Subependymal nörojenik niş, lateral ventrikülün lateral ventrikül duvarının paraventriküler şeridinden oluşur. Subependymal bölge (SEZ), ventriküllere ve beyin omurilik sıvısına maruz kalan ince ve belirgin bir bölgedir. Bu nişin izolasyonu nörojenik kök hücre mikroçevrinin analizini sağlar. Bununla birlikte, proteom analizi için küçük dokuların çıkarılması, özellikle önemli ölçüm derinliğinin korunması ve güvenilir sağlamlığın sağlanması için zordur. Bu zorlukların üstesinden gelmek için yüksek hassasiyeti minimum doku pertürbasyonu ile birleştiren kriyo-kesit diseksiyonu (CSD) adı altında yeni bir yöntem geliştirilmiştir. Yöntem, düşük bol niş regülatörlerin algılanmasını sağlayan son teknoloji kütle spektrometresi (MS) yöntemleriyle uyumludur. Bu çalışma, CSD ve proteom verilerini lazer yakalama-mikrodiseksiyon (LCM) ve standart bir tam parça diseksiyon ile elde edilen yöntem ve verilerle karşılaştırdı. CSD yöntemi, LCM’ye kıyasla hazırlık süresinin yarısından daha kısa sürede iki kat daha az nicelik derinliğine neden oldu ve aynı anda tüm ekseksiyonun diseksiyon hassasiyetini açıkça geride bıraktı. Bu nedenle, CSD proteom analizi için SEZ toplamak için üstün bir yöntemdir.

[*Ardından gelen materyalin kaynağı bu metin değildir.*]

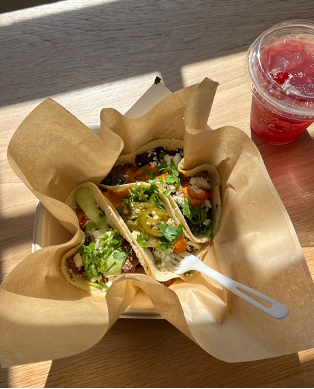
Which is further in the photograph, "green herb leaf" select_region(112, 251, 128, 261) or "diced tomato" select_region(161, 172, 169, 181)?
"diced tomato" select_region(161, 172, 169, 181)

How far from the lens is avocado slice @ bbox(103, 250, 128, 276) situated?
1.21m

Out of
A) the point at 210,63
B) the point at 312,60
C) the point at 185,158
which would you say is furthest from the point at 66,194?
the point at 312,60

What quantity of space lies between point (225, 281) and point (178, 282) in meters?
0.23

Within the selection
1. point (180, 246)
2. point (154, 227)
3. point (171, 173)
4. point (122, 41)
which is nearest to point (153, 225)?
point (154, 227)

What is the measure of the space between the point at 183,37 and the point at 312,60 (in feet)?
2.16

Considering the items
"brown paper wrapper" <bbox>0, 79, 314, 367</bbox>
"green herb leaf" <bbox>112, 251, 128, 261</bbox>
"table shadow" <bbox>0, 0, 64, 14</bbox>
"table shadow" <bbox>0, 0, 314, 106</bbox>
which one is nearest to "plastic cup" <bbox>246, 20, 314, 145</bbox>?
"brown paper wrapper" <bbox>0, 79, 314, 367</bbox>

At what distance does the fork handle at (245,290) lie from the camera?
3.06 feet

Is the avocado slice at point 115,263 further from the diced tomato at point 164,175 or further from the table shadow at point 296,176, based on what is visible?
the table shadow at point 296,176

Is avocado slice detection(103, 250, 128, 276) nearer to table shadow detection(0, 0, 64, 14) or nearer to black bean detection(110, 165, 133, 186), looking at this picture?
black bean detection(110, 165, 133, 186)

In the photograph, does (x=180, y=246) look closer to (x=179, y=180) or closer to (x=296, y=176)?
(x=179, y=180)

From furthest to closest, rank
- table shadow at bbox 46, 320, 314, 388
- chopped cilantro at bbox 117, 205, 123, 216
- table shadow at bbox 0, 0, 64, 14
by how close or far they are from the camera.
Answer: table shadow at bbox 0, 0, 64, 14, chopped cilantro at bbox 117, 205, 123, 216, table shadow at bbox 46, 320, 314, 388

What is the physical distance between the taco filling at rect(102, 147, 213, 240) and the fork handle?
18 centimetres

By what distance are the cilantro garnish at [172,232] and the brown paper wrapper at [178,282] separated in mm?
152

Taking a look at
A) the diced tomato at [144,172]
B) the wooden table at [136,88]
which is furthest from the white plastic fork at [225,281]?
the diced tomato at [144,172]
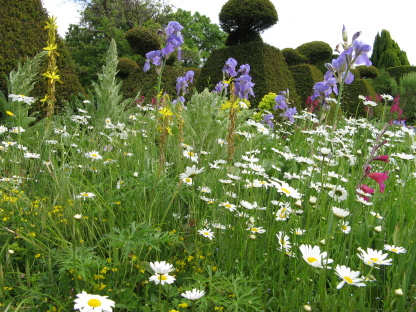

Nörogenez yetişkin beyninde kısıtlandığı için, çeşitli merkezi sinir sistemi onarım stratejileri, yetişkin sinirsel replasmanın temellerinin daha fazla anlaşılmasından büyük ölçüde fayda sağlayacaktır. Kemirgenler, postnatal nörogenezin temel mekanizmalarını anlamamıza yardımcı oldu, ancak yetişkin nörogenezinin büyük ölçüde türlere bağlı olduğu belirtilmelidir. Farelerde, üç yetişkin nöral kök hücre (NSC) niş vardır. Hipotalamus nörojenik potansiyele sahip yetişkin bir NSC niştir1,2, sürekli yetişkin nörogenez ise esas olarak hipokampus3 ve lateral ventriküllerin lateral duvarlarının SEZ’si ile sınırlıdır4,5,6. SEZ, transkriptör progenitör hücreler (tip C hücreleri) yoluyla nöroblastlara (tip A hücreleri) dönüşen NSC’leri (tip B hücreleri) içeren en büyük germinal bölgedir. SEZ, B tipi hücrelerin% 20-35’ini, C tipi hücrelerin% 1-15’ini, A tipi hücrelerin% 1-30’unu ve ependymal hücrelerin% 25-50’sini içerir7. SEZ, kök hücre nişinde bulunan ve etkileyen endotel hücreleri, mikroglial hücreler ve ependymal hücreler ile karmaşık bir mikro mimarisine sahiptir8,9,10. SEZ’de nöronlar az olmasına rağmen, striatum, ventral tegmental alan veya hipotalamus B tipi hücrelere ulaşır ve etkiler4 gibi uzak kaynaklardan yayılan aksonlar. Bu kök hücre nişinin benzersiz bir özelliği, çoğalma bölgesi ile farklılaşma bölgesi arasındaki ayrımdır. Çoğalma sonrasında, nöronal progenitörler SEZ’den koku ampulüne birkaç milimetre göç ederler ve burada nöronlara ölümcül bir şekilde farklılaştılar ve önceden var olan sinir devrelerine entegre oldular. Nörogenez ile ilişkili hücre iç programlarına yönelik araştırmalar, deneysel terapötik hücre yeniden programlama ve transplantasyon stratejileri için önemli bilgiler sağlamıştır15,16,17,18,19,20. Bununla birlikte, hücre-dışsal sinyaller de nörogenez düzenler ve doku ortamları kök hücrelerin nörojenik kaderini belirleyebilir11,12,14,21,22,23. Sonuç olarak, nörojenik nişlerin mikroçevriminin araştırılması ve kök hücrelerle etkileşimi çok önemlidir.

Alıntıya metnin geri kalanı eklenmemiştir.